- Your objective -
In the blog post "Serendipity of the Silent Grove," reproduce word for word everything from "Here I am, coming" down to "all to see.".

- Reading passage -
·····
Serendipity of the Silent Grove

Here I am, coming late, but finally coming.  Why is this?  Because I’ve spent the last two hours writing, and let me tell you, it’s been coming slowly.  Only half awake for most of the show, so mind isn’t working, fingers aren’t working, not much is doing what it should do.  It was like that last night when I was struggling to get five hundred words out.  It’s the post-NaNo collapse.  It has to be, right?

Part of the problem is finding the tone of the scene.  There are things that need to be said here, personal things, and when you’re cognitive functions are cooperating you find it all that more difficult to put them down in the computer.  So I have a feeling the first draft of this will be a bit rough.  Then again, whenever I start something like this off, I find myself hesitant to write–I think my mind rebels at the idea of laying raw feelings out on the page for all to see.

What is happening, you ask?  Well, let’s get into the not-so-action, shall we?

 

All excerpts, this page, from The Foundation Chronicles, Book One: A For Advanced, copyright 2013, 2014, by Cassidy Frazee)

The children had walked in silence from the Witch House, and that silence intensified as the light wind which surrounded them from The Pentagram was absorbed by the mass of trees that made up Perquat’s Grove. Annie gazed up into the cloudy sky and sensed that it was manipulating her mood. She wanted to place blame on the sky for making her experience these feelings moving through here at the moment, for if she thought about the real reason she felt such trepidation—

It would only grow worse.

The reason they were walking in silence through the grove was because of her current feelings. It had started the night of their test run through Salem. Annie had pushed the concerns that drove these feelings aside for a couple of days, but by the time the Friday Madness came around she was back to these concerns that wouldn’t leave her. She didn’t let them interfere with her to the point that she couldn’t make it through a day without appearing addled, but by the following Wednesday night she was finding it difficult, if not impossible, to push away the concern.
·····
- Dataset excerpt -
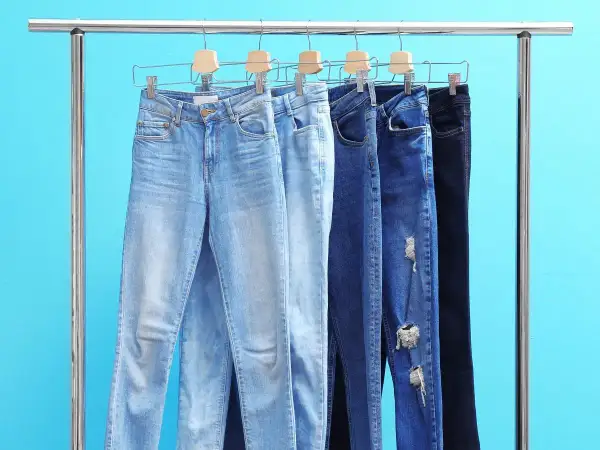 Różne modele jeansów damskich na wieszakach. Czy rozmiar 26 spodnie damskie to odpowiedni wybór?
·····
- Task result -
Here I am, coming late, but finally coming.  Why is this?  Because I’ve spent the last two hours writing, and let me tell you, it’s been coming slowly.  Only half awake for most of the show, so mind isn’t working, fingers aren’t working, not much is doing what it should do.  It was like that last night when I was struggling to get five hundred words out.  It’s the post-NaNo collapse.  It has to be, right?

Part of the problem is finding the tone of the scene.  There are things that need to be said here, personal things, and when you’re cognitive functions are cooperating you find it all that more difficult to put them down in the computer.  So I have a feeling the first draft of this will be a bit rough.  Then again, whenever I start something like this off, I find myself hesitant to write–I think my mind rebels at the idea of laying raw feelings out on the page for all to see.